Excerpted records Block Start
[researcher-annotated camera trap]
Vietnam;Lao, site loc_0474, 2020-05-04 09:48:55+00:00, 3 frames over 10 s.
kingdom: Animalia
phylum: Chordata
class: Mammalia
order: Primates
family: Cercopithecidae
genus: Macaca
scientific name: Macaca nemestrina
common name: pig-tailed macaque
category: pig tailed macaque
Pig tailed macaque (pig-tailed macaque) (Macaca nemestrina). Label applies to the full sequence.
Excerpted records Block End
### Work instructions
Output the entries verbatim.

### Answer box
[researcher-annotated camera trap]
Vietnam;Lao, site loc_0474, 2020-05-04 09:48:55+00:00, 3 frames over 10 s.
kingdom: Animalia
phylum: Chordata
class: Mammalia
order: Primates
family: Cercopithecidae
genus: Macaca
scientific name: Macaca nemestrina
common name: pig-tailed macaque
category: pig tailed macaque
Pig tailed macaque (pig-tailed macaque) (Macaca nemestrina). Label applies to the full sequence.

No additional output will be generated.